"OVER THE HILLS AND FAR AWAY!"
THE MAN IN THE SOUTH.
Having on some occasions during, I admit, the spring and autumn, spent a few days at Pinemouth on the South-Western Coast, and having had the enormous value of the place as an ultra salubrious health-restorer most energetically impressed upon me from time to time by such thoroughly disinterested persons as local members of the medical profession who, as a rule, took their holiday during the summer season, merely because they couldn't get the opportunity at any other time—a fact in itself going a long way (as they themselves did—to Switzerland and elsewhere) to prove the peculiar healthfulness of this seaside resort, and the place having been further highly recommended (by residents who, having houses to let for the summer, were quite disinterested) as quiet and delightfully refreshing, and having, in fact, heard all that could be said in favour of Pinemouth as a Summer Resort by those who had only the welfare of their dear friends at heart (and if such interest did put a little ready capital in their pockets through taking their dear friends' houses—where is the harm?), I, Robinson Crusoe, Jun., "The Man of the First of August" (that being the beginning of my tenancy) determined on trying Pinemouth (a name that I find spelt with unpardonable familiarity in some local guide-books, thus—"P'm'th"—an abbreviation leaving the name scarcely a shred of its original character), and when I say so boldly, "I determined," any other Paterfamilias will at once know what that means.
Mr.

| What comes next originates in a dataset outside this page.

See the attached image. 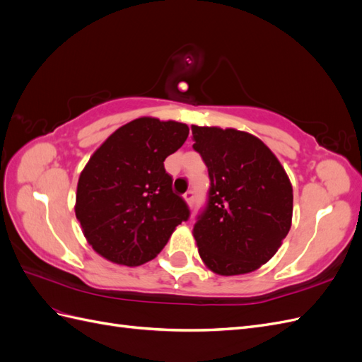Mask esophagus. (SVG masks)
<instances>
[{"mask_svg":"<svg viewBox=\"0 0 362 362\" xmlns=\"http://www.w3.org/2000/svg\"><path fill=\"white\" fill-rule=\"evenodd\" d=\"M184 201L187 202V204L192 206V205H193V202H194V193H193V192L184 193Z\"/></svg>","mask_w":362,"mask_h":362,"instance_id":"1","label":"esophagus"}]
</instances>
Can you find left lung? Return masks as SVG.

Robinson Crusoe, Junior, deciding on where to spend his few weeks' holiday.
Of course, directly "P'm'th" was decided upon, some of our friends shook their heads, others observed dubiously that "they had heard it wasn't such a very bad place in August," while the majority bade me farewell with forced cheeriness, expressed the heartiest hopes for our health and happiness in the new climate we were going to try, and in a general way our excellent friends and acquaintances were almost as enthusiastic and hopeful on the score of our enjoying ourselves and benefiting by the change, as were the American acquaintances of Martin Chuzzlewit and Mark Tapley when those two emigrants were starting for the great dismal swamp.